However, the problems do not end there: (Entropy can sink in the middle of a word (on vowels), and can suddenly jump up because of a small noise. In order to deal with the first problem, we have to introduce the concept of “minimum distance between words” and “glue” near recumbent sets of frames, separated due to sagging. The second problem is solved by using the “ minimum word length” and cutting off all candidates who have not been selected (and not used in the first paragraph).

If the speech is not “articulate “ in principle, you can try to split the original set of frames into certainly prepared subsequences, each of which will be subjected to the recognition procedure.


At this point of time, we have a set of frames corresponding to a particular word. We can follow the path of least resistance and use the average square of all its values (Root Mean Square) as a numerical characteristic of the frame. However, such a metric carries very little information suitable for further analysis.

This is where the Mel-frequency cepstral coefficients come into play. According to Wikipedia (which, as we know, does not lie) MFCC is a kind of representation of the energy of the signal spectrum. The advantages of utilizing it are as follows:

  • The signal spectrum is used (that is, the decomposition of orthogonal [co]sinusoidal functions on the basis of the basis), which allows us to take into account the wave “ nature” of the signal in further analysis;
  • The spectrum is projected on a special mel-scale, allowing you to select the most significant frequencies for human perception;
  • The number of calculated coefficients can be limited to any value (for example, 12), which allows you to “compress” the frame and, as a result, the amount of information processed;

Let’s look at the process of calculating MFCC coefficients for some frame.

Let’s represent our frame as a vector:

where N is the size of the frame.

Fourier transformation

First of all, we calculate the signal spectrum using a discrete Fourier transform (preferably its “fast” FFT implementation).

It is also recommended to apply a window Hamming function to the obtained values in order to “smooth out” the values on the borders of the frames.

That is the result will be a vector of the following form:

It is important to understand that after this transformation on the X-axis we have the frequency (hz) of the signal, and on the y-axis-the magnitude (as a way to get away from complex values):

Mel-coefficients calculation

Let’s start with what mel is. Again, according to Wikipedia, mel is a “psychophysical unit of pitch” based on the subjective perception of average people. It depends primarily on the frequency of the sound (as well as on the volume and timbre). In other words, this value shows how much the sound of a certain frequency is “significant “ for us.

You can convert the frequency to chalk using the following formula (remember it as “ formula-1»):

The inverse transformation looks like this (remember it as “ formula-2»):

Mel / frequency dependency graph:

But back to our task. Let’s say we have a frame size of 256 elements. We know (from the audio format data) that the audio frequency in this frame is 16000hz. Suppose that human speech is in the range of [300; 8000] hz. The number of required chalk coefficients is m = 10 (recommended value).
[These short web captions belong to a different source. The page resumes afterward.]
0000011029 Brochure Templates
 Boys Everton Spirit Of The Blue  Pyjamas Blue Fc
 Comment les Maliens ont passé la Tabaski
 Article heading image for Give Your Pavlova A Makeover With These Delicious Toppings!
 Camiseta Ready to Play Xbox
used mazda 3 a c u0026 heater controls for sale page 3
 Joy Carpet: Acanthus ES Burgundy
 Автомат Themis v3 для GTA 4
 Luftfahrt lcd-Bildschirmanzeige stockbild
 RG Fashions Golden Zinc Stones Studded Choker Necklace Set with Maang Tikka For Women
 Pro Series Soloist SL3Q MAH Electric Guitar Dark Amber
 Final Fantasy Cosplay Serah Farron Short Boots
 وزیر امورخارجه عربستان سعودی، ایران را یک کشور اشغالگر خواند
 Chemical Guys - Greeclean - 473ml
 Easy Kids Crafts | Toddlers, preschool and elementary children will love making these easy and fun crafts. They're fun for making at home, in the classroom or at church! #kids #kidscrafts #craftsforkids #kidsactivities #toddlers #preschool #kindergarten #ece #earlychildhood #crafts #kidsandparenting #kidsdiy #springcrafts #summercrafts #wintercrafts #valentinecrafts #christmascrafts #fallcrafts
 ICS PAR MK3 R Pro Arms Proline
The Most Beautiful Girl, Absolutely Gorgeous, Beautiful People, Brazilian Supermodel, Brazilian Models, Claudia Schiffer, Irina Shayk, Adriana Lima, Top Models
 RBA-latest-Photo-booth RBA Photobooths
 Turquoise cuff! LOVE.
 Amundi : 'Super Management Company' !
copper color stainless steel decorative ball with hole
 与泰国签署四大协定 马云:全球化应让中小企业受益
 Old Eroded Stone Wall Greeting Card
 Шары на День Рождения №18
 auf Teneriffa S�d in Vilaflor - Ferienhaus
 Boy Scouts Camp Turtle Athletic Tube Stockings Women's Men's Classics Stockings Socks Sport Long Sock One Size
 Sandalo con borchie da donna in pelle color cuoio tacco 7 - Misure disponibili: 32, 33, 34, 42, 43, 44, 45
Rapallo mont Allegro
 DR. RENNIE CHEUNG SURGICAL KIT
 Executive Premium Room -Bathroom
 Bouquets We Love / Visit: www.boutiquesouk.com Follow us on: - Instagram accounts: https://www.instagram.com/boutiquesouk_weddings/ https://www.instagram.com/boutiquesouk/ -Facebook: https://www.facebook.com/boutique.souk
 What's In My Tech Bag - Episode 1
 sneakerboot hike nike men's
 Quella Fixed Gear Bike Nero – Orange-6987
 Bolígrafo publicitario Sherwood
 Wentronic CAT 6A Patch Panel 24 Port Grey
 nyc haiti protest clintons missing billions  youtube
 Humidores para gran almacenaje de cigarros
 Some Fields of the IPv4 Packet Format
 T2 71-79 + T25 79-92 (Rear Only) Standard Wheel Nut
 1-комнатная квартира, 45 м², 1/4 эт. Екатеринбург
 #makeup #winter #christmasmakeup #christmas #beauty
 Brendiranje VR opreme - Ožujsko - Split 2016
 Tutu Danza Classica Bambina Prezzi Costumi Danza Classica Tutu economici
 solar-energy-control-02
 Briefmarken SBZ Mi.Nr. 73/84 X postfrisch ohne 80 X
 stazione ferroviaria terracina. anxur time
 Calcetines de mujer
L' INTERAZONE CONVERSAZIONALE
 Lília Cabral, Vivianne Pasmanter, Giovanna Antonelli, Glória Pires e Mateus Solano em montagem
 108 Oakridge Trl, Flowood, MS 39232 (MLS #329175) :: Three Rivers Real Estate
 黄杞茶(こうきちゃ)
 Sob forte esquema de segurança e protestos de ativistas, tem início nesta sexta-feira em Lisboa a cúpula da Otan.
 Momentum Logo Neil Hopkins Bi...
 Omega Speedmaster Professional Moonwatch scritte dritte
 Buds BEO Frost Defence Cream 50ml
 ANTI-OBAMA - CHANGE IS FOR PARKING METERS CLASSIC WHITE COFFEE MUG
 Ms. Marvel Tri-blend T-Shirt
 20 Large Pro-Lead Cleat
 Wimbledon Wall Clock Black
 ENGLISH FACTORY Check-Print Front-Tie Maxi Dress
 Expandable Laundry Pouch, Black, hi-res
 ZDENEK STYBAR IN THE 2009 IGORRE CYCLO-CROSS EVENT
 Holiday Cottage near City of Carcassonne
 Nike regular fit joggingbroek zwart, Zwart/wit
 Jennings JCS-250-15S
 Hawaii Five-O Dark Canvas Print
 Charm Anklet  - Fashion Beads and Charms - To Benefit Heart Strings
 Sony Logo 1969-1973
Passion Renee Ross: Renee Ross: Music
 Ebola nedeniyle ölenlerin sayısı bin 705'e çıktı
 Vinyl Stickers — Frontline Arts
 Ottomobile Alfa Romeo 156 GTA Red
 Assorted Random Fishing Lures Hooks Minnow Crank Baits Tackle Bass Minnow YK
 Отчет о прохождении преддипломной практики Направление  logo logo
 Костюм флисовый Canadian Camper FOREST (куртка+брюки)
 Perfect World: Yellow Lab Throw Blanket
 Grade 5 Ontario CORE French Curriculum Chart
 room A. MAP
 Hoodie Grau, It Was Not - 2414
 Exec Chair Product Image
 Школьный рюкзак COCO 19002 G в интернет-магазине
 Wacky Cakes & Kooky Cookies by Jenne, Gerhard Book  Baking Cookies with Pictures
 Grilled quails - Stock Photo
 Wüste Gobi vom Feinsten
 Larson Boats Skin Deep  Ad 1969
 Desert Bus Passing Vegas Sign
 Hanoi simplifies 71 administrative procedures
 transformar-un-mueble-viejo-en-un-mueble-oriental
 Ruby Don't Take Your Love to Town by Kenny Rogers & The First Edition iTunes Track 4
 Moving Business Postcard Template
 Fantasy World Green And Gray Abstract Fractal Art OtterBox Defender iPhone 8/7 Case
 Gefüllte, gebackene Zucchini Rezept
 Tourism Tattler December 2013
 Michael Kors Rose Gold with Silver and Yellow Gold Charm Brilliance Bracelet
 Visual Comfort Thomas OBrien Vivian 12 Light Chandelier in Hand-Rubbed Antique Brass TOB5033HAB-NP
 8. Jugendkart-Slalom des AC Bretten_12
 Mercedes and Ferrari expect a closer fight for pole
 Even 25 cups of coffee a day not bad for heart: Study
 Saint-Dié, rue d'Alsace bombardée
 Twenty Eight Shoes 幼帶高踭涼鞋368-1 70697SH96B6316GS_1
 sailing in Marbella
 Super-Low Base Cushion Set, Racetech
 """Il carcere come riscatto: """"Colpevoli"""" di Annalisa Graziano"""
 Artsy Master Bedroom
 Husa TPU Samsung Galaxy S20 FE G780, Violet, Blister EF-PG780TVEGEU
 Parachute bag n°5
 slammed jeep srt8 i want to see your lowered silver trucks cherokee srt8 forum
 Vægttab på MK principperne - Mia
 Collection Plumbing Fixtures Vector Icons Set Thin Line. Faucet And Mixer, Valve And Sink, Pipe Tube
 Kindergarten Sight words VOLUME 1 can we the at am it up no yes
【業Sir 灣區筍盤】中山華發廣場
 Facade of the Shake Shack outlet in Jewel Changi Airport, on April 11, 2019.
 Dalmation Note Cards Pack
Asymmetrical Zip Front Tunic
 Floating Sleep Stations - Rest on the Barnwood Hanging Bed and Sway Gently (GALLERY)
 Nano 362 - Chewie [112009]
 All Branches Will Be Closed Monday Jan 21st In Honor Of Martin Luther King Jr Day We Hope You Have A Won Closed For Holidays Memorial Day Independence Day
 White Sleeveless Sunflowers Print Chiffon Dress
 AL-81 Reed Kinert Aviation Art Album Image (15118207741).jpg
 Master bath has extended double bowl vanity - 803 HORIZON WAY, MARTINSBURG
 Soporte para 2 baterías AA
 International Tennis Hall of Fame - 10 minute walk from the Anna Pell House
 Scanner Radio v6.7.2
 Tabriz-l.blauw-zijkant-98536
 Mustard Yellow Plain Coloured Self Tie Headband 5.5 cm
In order to decompose the spectrum obtained above on the mel-scale, we need to create a” comb “ of filters. In fact, each mel filter is a triangular window function that allows you to sum the amount of energy in a certain frequency range and thus get the mel coefficient. Knowing the number of Mel coefficients and the analyzed frequency range, we can build a set of such filters:

Note that the larger the order number of the chalk coefficient, the wider the filter base. This is due to the fact that the splitting of the frequency range we are interested in into the ranges processed by filters occurs on the chalk scale.

But we were distracted again. And so for our case, the range of frequencies we are interested in is [300, 8000]. According to the formula-1 in the chalk scale, this range turns into [401.25; 2834.99].

Next, in order to build 10 triangular filters, we need 12 reference points:

m[i] = [401.25, 622.50, 843.75, 1065.00, 1286.25, 1507.50, 1728.74, 1949.99, 2171.24, 2392.49, 2613.74, 2834.99]

Note that the points are evenly spaced on the chalk scale. Let’s translate the scale back to Hertz using formula-2:

h[i] = [300, 517.33, 781.90, 1103.97, 1496.04, 1973.32, 2554.33, 3261.62, 4122.63, 5170.76, 6446.70, 8000]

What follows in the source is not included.